Penicillin-resistant S. aureus grew in the cultures of the drained material, so treatment was begun with intravenous cloxacilin 6000 mg every 12 hours and continued for three weeks, when it was changed to levofloxacin 750 mg every 24 hours for another fifteen days.
The recovery of the patient was good, with a progressive decrease in inflammatory parameters (CRP 10 mg/L and ESR 5 mm/h one month after surgery). During the late postoperative period, three months after surgery, he needed physical rehabilitation therapy because of joint stiffness. He did active-assisted kinesitherapy, gleno-humeral capsule flexing exercises and Codman´s pendular exercises. Finally, seven months after surgery, he achieved complete joint balance except for the final degrees of internal rotation, reaching as far as the dorsal region.
Discussion
Subscapular abscess is an unusual surgical condition. The aetiology in previously described cases is not clear, although some authors suggest the presence of risk factors like immunosuppression, diabetes, previous infections in other localizations or the presence of a previous trauma. In this case, the patient lacks any of the named risk factors.
The exceptional nature of this pathology can delay diagnosis. Furthermore, in most cases, the patients have shoulder pain and diminished gleno-humeral mobility, in addition to infectious systemic symptoms, so it can be easily mistaken for septic gleno-humeral arthritis.
Subscapular abscesses can be a diagnostic challenge and, if this is delayed, can lead to a progressive and rapid worsening of the state of the patient10.
MRI is an essential tool for diagnosis, preoperative planning (after assessment of the area affected by the lesion) and treatment. However, in cases like this in which a MRI cannot be performed, a CT scan can resolve the diagnosis although preoperative planning is impaired by the difficulty in assessing the extent of injury with this test.

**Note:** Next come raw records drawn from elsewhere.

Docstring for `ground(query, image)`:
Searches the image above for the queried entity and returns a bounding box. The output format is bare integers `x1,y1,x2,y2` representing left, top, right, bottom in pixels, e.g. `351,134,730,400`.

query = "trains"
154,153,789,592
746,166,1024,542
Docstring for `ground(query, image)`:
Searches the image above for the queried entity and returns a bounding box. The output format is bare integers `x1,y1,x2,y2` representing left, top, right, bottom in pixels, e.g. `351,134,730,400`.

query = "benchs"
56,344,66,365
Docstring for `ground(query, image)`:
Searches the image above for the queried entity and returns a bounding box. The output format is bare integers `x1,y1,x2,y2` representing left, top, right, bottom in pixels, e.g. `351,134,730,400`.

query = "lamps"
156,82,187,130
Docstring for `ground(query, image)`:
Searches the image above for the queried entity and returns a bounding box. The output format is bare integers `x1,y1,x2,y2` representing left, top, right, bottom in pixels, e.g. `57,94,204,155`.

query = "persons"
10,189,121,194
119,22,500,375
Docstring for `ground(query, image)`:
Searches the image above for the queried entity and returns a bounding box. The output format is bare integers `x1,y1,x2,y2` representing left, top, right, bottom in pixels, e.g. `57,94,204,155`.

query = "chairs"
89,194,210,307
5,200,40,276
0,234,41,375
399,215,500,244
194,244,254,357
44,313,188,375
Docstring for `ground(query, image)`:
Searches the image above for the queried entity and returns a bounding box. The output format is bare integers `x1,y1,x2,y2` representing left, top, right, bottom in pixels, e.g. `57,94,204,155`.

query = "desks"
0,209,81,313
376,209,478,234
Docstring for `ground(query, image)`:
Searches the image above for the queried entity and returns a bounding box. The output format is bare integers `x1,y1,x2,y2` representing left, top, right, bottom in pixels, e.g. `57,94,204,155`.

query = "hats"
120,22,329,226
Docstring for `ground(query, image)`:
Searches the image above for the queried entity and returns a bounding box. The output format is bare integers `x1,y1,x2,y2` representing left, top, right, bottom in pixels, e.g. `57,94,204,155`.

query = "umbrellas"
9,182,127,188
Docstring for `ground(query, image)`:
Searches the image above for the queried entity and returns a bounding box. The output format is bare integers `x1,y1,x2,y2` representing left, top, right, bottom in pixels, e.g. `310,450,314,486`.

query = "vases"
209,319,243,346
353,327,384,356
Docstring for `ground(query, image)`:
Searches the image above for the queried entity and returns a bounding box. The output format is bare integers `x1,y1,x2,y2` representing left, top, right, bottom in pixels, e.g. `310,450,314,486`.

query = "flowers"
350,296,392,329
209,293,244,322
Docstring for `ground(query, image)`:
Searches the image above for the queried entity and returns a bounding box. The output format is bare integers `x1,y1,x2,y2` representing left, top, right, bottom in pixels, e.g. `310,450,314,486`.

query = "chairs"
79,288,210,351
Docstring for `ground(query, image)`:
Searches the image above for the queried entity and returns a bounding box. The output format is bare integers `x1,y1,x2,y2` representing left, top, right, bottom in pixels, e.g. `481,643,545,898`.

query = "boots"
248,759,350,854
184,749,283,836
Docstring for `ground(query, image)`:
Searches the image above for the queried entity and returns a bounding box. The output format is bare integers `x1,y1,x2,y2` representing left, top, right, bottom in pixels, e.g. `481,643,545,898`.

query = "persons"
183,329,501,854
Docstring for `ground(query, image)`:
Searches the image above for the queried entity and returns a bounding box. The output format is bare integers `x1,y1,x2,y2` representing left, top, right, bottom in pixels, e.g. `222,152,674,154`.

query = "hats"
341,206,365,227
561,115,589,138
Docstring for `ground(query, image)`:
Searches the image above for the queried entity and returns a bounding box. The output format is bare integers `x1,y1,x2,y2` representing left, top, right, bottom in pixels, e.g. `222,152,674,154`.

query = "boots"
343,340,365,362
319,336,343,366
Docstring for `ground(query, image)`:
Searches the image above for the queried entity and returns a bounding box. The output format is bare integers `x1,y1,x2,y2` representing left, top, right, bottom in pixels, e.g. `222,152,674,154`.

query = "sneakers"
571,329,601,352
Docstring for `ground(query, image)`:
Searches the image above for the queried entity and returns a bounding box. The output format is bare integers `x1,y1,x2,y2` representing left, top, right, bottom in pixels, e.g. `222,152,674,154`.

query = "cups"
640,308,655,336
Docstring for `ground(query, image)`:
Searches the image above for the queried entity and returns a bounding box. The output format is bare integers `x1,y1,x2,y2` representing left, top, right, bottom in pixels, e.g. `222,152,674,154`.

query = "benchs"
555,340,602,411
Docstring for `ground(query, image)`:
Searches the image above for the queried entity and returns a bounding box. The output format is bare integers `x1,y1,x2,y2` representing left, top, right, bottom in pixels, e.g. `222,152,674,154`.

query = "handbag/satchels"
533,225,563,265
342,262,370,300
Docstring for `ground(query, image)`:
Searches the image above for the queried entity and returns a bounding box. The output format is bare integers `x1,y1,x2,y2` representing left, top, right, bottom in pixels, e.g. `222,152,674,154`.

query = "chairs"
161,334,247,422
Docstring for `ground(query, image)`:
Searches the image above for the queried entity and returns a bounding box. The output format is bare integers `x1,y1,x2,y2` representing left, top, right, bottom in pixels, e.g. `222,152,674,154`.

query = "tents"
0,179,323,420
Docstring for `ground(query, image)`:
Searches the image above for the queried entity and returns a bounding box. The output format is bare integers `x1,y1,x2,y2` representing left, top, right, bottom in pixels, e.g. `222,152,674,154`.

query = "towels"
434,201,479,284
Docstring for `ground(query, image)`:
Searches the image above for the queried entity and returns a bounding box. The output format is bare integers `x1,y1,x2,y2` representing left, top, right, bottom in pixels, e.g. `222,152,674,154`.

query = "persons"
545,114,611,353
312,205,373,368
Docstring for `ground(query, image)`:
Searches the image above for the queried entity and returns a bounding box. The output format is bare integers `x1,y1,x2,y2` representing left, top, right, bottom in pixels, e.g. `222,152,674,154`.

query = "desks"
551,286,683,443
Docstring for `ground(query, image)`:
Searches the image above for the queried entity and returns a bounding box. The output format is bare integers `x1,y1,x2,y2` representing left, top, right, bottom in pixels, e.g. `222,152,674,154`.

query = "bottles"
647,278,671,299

After diagnosis, treatment should be immediately applied to achieve favorable results. Due to the scarcity of published cases, there is no clearly defined treatment for this pathology; nevertheless, as in all abscesses, the treatment must include drainage, associated with antibiotherapy or not. Routine use of post-drainage antibiotic therapy is controversial; although some studies in adults and children do not recommend this11-12, most of these studies refer to superficial abscesses and the subscapular abscess cannot be considered superficial.
The delto-pectoral approach for the drainage of the abscess was only used in two of the previously described cases, although the procedure is not clearly explained. Considering the scarcity of published similar cases, we chose the approach that we use most commonly, since it allows correct drainage of the subscapular space between intermuscular layers without damaging noble structures. This, in conjunction with early rehabilitation, could be helpful in obtaining good functional results. More cases are needed to establish the best approach for surgical treatment.
In conclusion, the relevance of this case lies in its rarity, which can cause delays in diagnosis with negative consequences for the functionality of the scapulo-humeral joint. In addition, the delto-pectoral approach used for surgery, only used twice for this pathology, is described in detail so that it can be reproduced.